Small Town Mythology


                           Rust red burst forth through white paint 
fissures like gashes                                             
                                        across your mother’s iron-boned 
                                        garden bench. We lounged around 
kissing each other on the mouth in search of things less practical 
but beautiful like burning pine needle voodoo dolls 
                                                     with stolen Bic lighters 
and pricking fingers on spiny 
                                                                   sweet-gum wrecking balls. 
We kings of pearled magnolia bade with bamboo flutes 
               each morning’s dew to bloom           our kudzu kingdom. 

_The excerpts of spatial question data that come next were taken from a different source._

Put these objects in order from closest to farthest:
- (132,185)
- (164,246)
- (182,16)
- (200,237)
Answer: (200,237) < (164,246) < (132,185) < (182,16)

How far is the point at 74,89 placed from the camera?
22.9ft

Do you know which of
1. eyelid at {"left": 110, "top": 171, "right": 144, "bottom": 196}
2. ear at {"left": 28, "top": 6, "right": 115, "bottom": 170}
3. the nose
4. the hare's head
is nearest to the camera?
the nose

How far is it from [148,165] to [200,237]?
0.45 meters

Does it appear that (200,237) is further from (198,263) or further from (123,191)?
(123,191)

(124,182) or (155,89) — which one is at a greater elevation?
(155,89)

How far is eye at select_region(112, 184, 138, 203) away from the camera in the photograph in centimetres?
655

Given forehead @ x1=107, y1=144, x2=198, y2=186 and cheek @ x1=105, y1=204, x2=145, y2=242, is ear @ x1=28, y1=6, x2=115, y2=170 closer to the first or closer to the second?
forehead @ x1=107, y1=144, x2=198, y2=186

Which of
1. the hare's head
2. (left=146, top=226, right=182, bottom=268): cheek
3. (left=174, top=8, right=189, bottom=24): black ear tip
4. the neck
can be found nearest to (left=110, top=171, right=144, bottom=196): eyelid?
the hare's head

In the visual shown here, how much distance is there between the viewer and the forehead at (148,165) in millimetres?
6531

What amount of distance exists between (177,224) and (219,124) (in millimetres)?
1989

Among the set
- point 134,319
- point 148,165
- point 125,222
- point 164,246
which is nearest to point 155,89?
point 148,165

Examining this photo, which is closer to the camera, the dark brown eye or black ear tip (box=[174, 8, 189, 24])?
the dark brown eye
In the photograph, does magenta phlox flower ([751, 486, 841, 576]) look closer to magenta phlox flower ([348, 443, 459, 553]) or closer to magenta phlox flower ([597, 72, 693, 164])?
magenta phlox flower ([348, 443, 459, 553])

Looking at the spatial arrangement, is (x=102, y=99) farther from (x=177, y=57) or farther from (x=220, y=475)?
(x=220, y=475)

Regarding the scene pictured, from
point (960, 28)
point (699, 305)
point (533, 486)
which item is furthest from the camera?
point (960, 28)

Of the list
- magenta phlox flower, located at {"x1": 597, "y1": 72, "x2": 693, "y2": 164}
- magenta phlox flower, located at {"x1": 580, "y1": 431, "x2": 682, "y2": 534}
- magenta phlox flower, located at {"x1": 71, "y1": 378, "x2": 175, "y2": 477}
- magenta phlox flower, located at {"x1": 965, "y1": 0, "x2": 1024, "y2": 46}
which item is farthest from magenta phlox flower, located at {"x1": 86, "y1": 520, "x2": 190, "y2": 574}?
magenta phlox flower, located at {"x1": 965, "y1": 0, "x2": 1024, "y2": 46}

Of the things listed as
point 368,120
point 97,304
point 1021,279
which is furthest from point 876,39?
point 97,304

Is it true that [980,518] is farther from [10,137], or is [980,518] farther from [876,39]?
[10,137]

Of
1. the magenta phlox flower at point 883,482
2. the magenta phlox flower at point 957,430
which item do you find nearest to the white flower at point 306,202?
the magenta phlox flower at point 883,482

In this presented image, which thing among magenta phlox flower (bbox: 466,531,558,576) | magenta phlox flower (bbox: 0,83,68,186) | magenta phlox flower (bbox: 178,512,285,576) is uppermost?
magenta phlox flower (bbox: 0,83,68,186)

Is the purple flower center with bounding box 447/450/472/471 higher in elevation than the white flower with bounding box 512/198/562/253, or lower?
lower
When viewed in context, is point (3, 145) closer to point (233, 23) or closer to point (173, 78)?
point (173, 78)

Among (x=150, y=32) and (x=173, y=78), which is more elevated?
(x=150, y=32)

                                                                               Between the slick 
of hurricanes, evening honey suckle lightly 
soured the dreamy haze of sweat-stained streets. We danced 
              the muddy swamp blues till our eyes 
              glared like gator jewels, then raced 
barefoot back down the black tar highway 
that coiled slowly around 
                                                       the scorned backside of our town. 
The grim moon grinning through       boughs of dead pecan, 
urging us back home with                                   go on, go on.